Not the first time Spain has ransacked the Caribbean

For international soccer fans, it would seem ridiculous that a team can represent a country with a vast majority of its players born elsewhere, but that’s not the case in baseball. As the marquee international baseball event, the WBC has allowed concessions to field enough teams to make a robust tournament, and it has led to some pretty wild roster constructions over the years.

The Netherlands might as well be Team Caribbean C with players mostly hailing from Aruba and Curaçao, both sovereign states in the Dutch kingdom. This year’s Team Caribbean D Great Britain features quite a few players from the Bahamas and the British Virgin Islands. Team France features a dozen Caribbean players on their roster, and since none are from Haiti or the French West Indies I’m not even sure how that’s possible. 

But Spain takes it to another level. Players from Aruba, Curaçao, The Bahamas, and the Virgin Islands represent the mother country because there is no better competitive option.
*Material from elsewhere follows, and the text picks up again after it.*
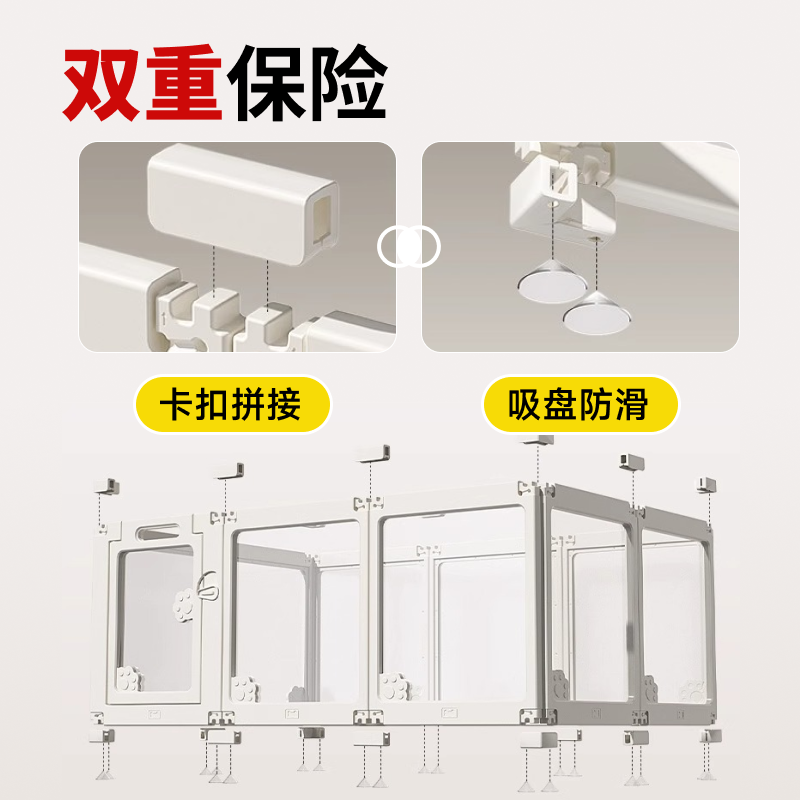 双重保险

卡扣拼接

吸盘防滑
But most players on the Spanish team have the eligibility requirements to represent their home nations, all of which are much stronger baseball countries, but don’t because they’re not good enough to make their national teams. Representing Spain gives them a path to compete at a high level and expose themselves to major league scouts.

But if no one on the team is Spanish, can it actually be called Spanish baseball?
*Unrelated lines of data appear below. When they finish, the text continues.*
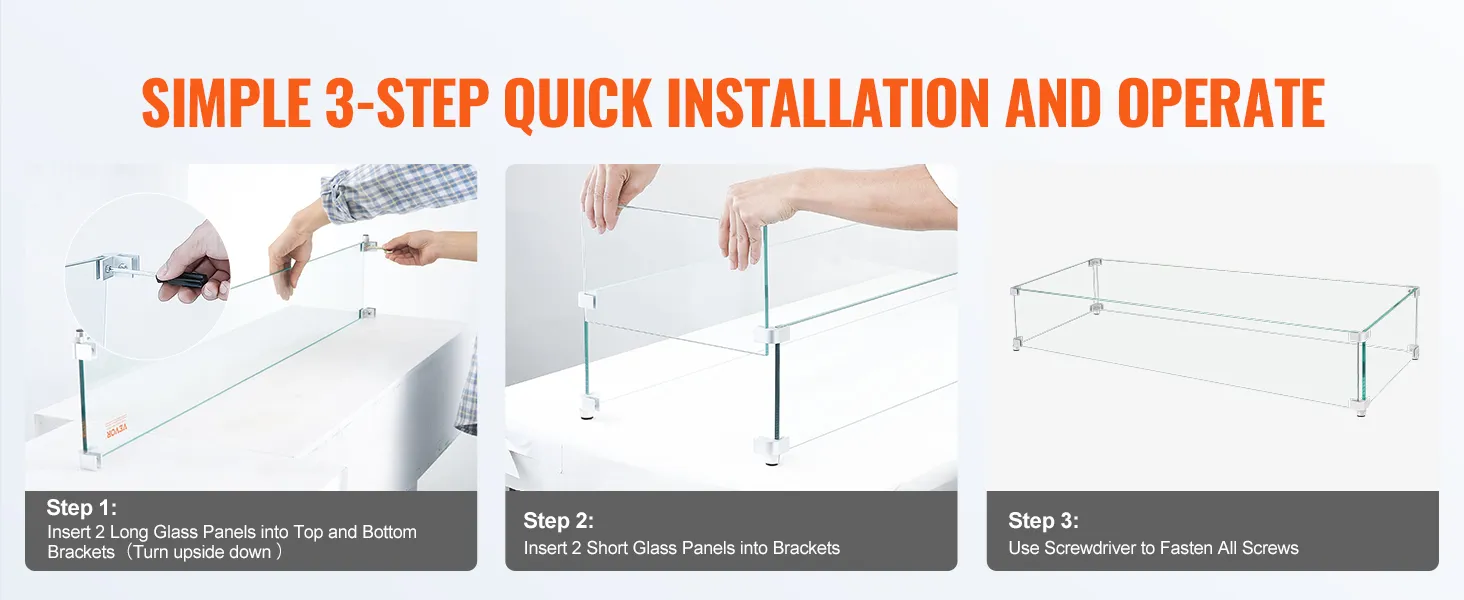 SIMPLE 3-STEP QUICK INSTALLATION AND OPERATE

VEVOR

Step 1:
Insert 2 Long Glass Panels into Top and Bottom Brackets（Turn upside down ）

Step 2:
Insert 2 Short Glass Panels into Brackets

Step 3:
Use Screwdriver to Fasten All Screws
The Spanish connection is still there

Though only two of its players and one coach were born in Spain, it’s not accurate to call the Spanish national team a collection of mercenaries with no connection to the homeland. Many of these players are Spanish citizens who play on various clubs in the European circuit. Five alone come from the Tenerife Marlins, a club juggernaut and one of nine teams in the country’s top baseball league

And though most of team Spain’s players come from outside of Spain, the star of the qualifying round so far has been a player born in Barcelona. Justin Connell, an outfielder in the Washington Nationals system, went six-for-eight with a double and a home run in Spain’s wins over South Africa and the Czech Republic. He’s emerged as a legitimate power threat, and though he grew up in the United States, he can claim the most Spanish blood of anyone on the roster. 
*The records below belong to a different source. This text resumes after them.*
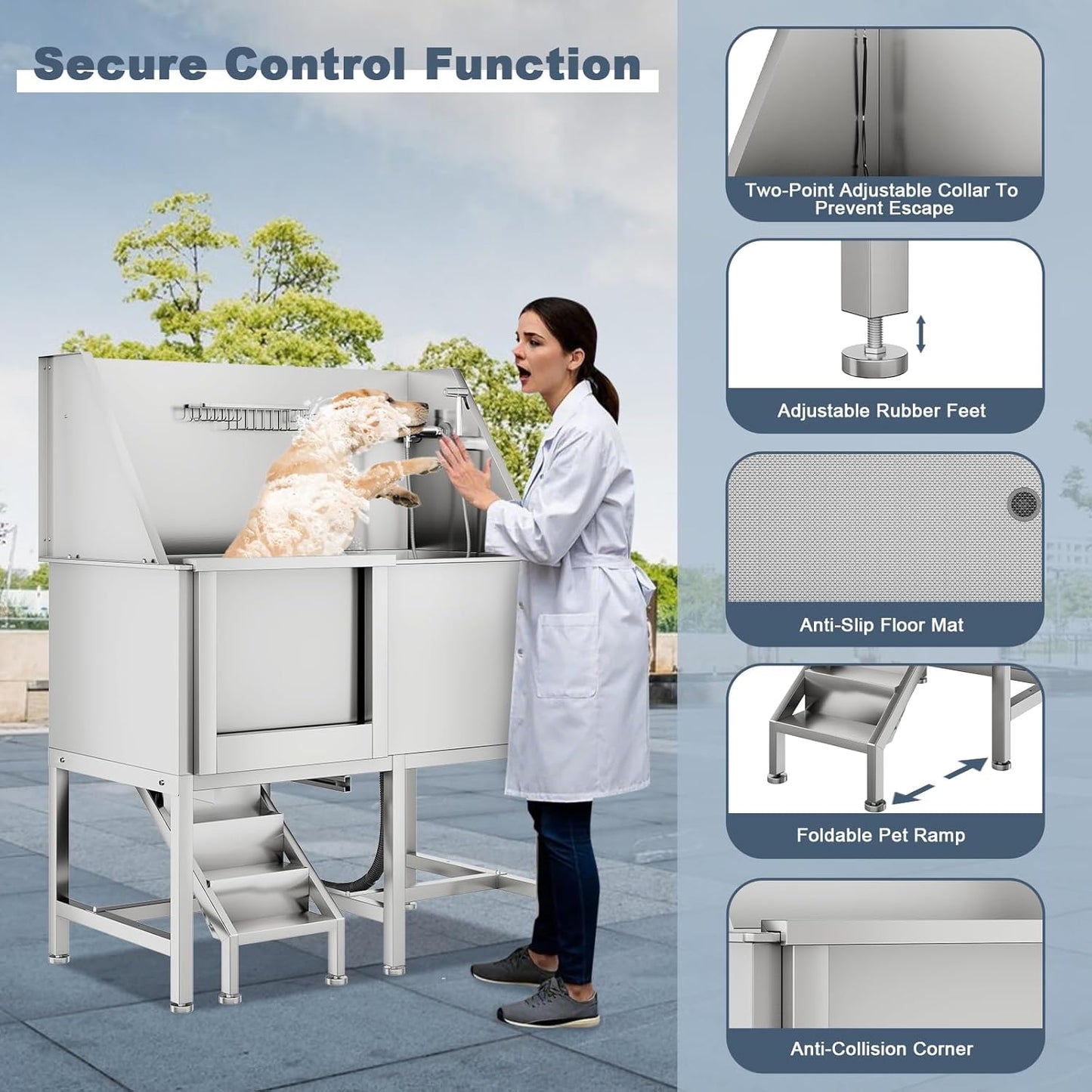 Secure Control Function

Two-Point Adjustable Collar To Prevent Escape

Adjustable Rubber Feet

Anti-Slip Floor Mat

Foldable Pet Ramp

Anti-Collision Corner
But he may not even be the best available pickup for Team Spain. If Spain qualifies for the big tournament in March, it’s possible that major-leaguer Luis Guillorme, who played for Spain in the 2013 qualifiers, will reprise his role on the infield (if his native Venezuela doesn’t pick him up first). If Guillorme’s Mets teammate Pete Alonso hadn’t already announced his intention to play for Team USA, he would also be eligible to occupy first base for Team Spain. These players wouldn’t necessarily make Spain competitive, but they would make them an interesting team.

But just by making the Classic at all, Team Spain would represent one of the most interesting sides in the tournament.

Team Spain still not a WBC contender

Nothing is set in stone, yet. After blowing a lead and eventually losing to Great Britain in the qualifying game, Spain only has one more shot to qualify against a German team that they’ve yet to play. But they’ve been here before.

Spain qualified for only one other WBC in 2013, where they stayed competitive but lost three games to Puerto Rico, Venezuela, and the Dominican Republic. If they qualify for the 2023 WBC, there is a 75% chance that they will be placed in a pool with a former colony waiting for them. 

The players may not think of it this way, but there’s a delicious justice in Latin American countries having an opportunity to beat up on the colonizer. It’s even more poetic that Spain needs to field a team with Latin American players just to have the chance to get beaten up by their former colonies, even if there’s no ill will amongst these players. 

But even though Team Spain may not look all that Spanish, they have what it takes to represent Spain. The ancestry, the club connection, the willingness to compete in a game that most of their citizens don’t know very well–it all makes them a team to keep an eye on at the Classic. Just don’t bet on them to get out of their pool.